Picton
Free
We are thrilled to host writer/musician/photographer Don Pyle and writer/musician Pete Crighton Thursday June 4, 7pm - 8:30pm here at Books & Company. They will be reading and discussing Pyle's new release Rough Description: Love Letters and Ghost Stories from a Life in Music and Crighton's Cosmic Thing.
This is a FREE EVENT and not to be missed!
Rough Description: “Based on his days as a fly in the mosh pit of the nascent punk scene in Toronto and decades of drumming for some of my favorite beat groups, you would think that Don Pyle has a lot of great stories to tell and insight to share.
You are not wrong.
Come for the Guelph Riot, and then see if you can guess which Shadowy Man tossed a lovingly compiled Grateful Dead cassette from a moving vehicle.” — Ira Kaplan, co-founder, vocalist, guitarist, and songwriter from Yo La Tengo
Cosmic Thing: The B-52s were always queer, though not overtly, and this book dissects the coded queer messaging in their music, using 1989's Cosmic Thing as a focal point. Alongside the author's own queer awakening, Crighton investigates the band's history and recorded work to date, providing cultural context along the way, and proves what was obvious all along – the B-52s aren't just pop culture icons, they are queer history.
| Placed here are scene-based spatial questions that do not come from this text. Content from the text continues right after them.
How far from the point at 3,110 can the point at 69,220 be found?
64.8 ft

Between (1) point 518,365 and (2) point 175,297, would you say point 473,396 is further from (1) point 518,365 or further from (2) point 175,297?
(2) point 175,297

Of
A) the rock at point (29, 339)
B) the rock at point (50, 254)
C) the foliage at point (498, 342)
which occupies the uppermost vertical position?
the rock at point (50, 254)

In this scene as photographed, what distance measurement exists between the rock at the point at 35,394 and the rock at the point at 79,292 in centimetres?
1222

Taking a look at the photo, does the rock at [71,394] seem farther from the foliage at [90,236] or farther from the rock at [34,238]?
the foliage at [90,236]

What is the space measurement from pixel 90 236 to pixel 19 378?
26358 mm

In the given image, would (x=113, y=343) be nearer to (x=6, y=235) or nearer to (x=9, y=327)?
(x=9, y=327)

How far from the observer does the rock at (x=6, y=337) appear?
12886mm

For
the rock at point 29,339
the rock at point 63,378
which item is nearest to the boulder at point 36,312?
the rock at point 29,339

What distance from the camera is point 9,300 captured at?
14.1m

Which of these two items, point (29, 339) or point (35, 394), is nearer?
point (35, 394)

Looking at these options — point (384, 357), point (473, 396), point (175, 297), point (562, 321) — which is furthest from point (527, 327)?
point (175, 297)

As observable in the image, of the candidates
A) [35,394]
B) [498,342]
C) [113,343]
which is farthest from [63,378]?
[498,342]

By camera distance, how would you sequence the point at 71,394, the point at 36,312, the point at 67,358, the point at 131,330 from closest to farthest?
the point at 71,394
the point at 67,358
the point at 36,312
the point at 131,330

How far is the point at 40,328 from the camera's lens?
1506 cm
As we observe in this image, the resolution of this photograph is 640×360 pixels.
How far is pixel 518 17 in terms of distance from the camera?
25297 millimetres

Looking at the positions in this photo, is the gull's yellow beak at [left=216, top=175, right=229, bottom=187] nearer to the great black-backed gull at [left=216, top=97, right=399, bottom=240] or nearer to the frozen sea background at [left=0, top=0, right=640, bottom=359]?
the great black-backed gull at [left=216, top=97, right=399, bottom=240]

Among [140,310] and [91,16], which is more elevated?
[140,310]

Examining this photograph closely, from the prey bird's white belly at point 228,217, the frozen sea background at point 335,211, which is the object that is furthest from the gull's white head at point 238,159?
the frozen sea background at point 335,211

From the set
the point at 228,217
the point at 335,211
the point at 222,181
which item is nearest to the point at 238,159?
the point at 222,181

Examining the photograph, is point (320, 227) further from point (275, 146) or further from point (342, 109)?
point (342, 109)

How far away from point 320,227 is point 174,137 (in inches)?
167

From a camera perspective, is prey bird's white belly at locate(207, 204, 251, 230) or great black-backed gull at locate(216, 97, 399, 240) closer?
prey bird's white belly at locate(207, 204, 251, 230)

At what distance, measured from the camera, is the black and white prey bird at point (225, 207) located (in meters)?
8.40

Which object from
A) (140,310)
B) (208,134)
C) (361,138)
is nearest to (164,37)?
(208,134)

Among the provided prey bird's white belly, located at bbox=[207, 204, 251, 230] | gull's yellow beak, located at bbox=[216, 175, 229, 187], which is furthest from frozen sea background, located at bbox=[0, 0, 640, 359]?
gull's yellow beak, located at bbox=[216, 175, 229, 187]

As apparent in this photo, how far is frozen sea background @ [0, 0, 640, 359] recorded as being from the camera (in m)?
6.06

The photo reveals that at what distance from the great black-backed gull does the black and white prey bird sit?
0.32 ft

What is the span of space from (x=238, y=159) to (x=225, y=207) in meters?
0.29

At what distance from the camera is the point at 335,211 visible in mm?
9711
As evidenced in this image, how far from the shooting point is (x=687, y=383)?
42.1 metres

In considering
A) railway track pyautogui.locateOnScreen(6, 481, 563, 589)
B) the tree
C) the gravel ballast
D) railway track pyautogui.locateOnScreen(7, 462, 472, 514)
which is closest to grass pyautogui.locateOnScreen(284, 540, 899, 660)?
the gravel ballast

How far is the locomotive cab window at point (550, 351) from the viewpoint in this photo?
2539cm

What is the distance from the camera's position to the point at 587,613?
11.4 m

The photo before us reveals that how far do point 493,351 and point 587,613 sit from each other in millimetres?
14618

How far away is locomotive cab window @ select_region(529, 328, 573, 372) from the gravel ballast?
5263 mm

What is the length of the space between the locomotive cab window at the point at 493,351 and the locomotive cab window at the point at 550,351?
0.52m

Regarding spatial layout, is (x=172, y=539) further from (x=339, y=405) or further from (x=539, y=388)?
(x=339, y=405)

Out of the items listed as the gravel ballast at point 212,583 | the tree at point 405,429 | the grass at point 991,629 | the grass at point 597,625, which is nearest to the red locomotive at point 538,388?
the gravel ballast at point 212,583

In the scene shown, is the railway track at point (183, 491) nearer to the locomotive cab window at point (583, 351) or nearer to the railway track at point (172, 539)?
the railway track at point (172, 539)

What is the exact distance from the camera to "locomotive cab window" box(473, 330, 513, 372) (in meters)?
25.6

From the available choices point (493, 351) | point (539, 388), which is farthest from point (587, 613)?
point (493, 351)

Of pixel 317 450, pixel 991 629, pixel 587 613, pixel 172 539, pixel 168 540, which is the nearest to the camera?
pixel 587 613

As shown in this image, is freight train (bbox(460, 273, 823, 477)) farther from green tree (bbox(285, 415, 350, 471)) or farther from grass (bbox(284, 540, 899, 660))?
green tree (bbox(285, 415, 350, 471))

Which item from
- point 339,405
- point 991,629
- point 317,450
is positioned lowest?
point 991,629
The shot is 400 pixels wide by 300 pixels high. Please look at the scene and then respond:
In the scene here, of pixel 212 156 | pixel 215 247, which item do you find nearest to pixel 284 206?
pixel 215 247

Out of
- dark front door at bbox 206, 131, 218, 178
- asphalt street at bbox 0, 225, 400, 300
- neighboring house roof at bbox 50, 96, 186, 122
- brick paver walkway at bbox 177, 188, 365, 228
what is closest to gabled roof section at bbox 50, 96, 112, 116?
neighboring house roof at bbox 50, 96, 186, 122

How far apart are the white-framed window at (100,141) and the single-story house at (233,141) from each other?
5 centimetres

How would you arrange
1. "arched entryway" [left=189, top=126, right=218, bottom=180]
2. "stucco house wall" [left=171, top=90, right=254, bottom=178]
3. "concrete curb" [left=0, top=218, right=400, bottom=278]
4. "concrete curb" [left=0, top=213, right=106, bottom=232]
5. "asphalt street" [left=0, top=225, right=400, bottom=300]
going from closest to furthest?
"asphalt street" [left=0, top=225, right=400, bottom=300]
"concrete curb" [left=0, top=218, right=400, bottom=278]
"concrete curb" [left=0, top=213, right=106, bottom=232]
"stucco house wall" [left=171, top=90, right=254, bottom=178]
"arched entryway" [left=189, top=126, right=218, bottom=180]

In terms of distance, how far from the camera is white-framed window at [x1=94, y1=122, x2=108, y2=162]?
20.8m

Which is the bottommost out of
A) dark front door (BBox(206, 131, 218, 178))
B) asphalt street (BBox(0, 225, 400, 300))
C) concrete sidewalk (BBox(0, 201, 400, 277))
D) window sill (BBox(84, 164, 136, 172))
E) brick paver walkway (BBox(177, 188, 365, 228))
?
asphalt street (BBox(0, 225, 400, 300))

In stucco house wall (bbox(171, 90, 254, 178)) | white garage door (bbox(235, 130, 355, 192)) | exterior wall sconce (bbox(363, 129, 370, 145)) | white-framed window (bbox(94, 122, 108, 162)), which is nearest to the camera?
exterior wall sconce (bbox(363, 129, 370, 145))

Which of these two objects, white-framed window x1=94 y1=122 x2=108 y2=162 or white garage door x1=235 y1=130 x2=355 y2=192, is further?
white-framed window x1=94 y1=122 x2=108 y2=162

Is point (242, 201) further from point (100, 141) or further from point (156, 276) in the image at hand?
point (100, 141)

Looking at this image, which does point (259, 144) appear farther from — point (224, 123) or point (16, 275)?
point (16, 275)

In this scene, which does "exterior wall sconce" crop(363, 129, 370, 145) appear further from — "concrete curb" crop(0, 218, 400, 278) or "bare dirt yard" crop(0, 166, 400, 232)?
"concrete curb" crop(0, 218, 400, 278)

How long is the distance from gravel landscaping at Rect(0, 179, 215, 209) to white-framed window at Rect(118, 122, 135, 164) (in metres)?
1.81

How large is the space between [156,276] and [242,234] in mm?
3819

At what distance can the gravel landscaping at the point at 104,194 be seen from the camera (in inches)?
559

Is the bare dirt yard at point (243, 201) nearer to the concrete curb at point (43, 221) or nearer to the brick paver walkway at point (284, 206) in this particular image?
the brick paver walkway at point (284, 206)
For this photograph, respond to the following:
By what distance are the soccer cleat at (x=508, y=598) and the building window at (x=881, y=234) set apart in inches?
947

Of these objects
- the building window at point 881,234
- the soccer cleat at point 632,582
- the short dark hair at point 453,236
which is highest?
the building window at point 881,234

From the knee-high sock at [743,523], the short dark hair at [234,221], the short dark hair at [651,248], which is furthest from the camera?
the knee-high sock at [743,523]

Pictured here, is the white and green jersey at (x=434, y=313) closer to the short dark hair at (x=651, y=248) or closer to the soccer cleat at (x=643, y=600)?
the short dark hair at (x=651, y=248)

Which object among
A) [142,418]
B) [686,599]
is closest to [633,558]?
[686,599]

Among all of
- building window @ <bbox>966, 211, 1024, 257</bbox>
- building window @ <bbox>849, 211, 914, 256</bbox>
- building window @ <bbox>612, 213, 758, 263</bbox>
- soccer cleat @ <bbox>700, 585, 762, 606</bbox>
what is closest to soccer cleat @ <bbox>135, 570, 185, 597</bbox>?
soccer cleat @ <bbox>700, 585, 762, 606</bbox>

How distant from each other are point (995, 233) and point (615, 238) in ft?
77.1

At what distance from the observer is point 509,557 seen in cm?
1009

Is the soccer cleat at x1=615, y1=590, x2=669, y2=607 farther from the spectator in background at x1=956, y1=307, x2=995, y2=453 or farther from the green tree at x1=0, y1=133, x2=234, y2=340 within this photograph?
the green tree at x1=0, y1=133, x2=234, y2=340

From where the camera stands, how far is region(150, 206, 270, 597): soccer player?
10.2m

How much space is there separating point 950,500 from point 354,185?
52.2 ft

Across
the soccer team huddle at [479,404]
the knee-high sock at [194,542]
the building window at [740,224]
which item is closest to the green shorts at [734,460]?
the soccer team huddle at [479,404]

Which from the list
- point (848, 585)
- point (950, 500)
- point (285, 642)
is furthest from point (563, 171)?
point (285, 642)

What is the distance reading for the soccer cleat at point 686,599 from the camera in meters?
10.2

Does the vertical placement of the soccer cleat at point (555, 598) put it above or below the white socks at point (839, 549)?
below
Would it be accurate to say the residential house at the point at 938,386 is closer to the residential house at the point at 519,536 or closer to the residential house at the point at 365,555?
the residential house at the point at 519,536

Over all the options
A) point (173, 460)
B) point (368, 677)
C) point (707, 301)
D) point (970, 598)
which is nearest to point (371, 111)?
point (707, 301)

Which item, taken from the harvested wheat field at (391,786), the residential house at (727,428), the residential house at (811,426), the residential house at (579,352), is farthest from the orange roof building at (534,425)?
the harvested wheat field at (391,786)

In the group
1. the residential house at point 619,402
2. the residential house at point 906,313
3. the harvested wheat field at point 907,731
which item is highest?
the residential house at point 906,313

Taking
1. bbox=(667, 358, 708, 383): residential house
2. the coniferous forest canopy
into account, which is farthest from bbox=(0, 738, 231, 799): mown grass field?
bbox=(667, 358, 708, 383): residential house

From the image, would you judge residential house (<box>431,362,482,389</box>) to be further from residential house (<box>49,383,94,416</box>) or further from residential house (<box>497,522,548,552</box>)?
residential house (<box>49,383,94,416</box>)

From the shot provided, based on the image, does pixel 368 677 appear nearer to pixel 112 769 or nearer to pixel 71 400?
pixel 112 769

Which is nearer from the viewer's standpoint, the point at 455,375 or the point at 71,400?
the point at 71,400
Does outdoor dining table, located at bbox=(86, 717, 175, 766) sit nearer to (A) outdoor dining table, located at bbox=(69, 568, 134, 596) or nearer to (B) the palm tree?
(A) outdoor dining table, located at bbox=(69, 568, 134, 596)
Cosmic Thing took the world by storm in 1989 in the wake of the band's single greatest tragedy: losing guitarist Ricky Wilson to complications from AIDS in 1985.
Cosmic Thing is a celebration of queer joy in the face of that seismic setback. Not only did the B-52s have to fight through their pain and grief to make their fifth full length record, the band was also up against a conservative government under Reagan (then Bush), a misunderstood virus still ravaging the queer community and an indifferent public after years out of the spotlight. Watching the band enjoy their greatest success in the face of adversity was part of what made Cosmic Thing such a marvel to behold - as miraculous as the B-52s' entire career.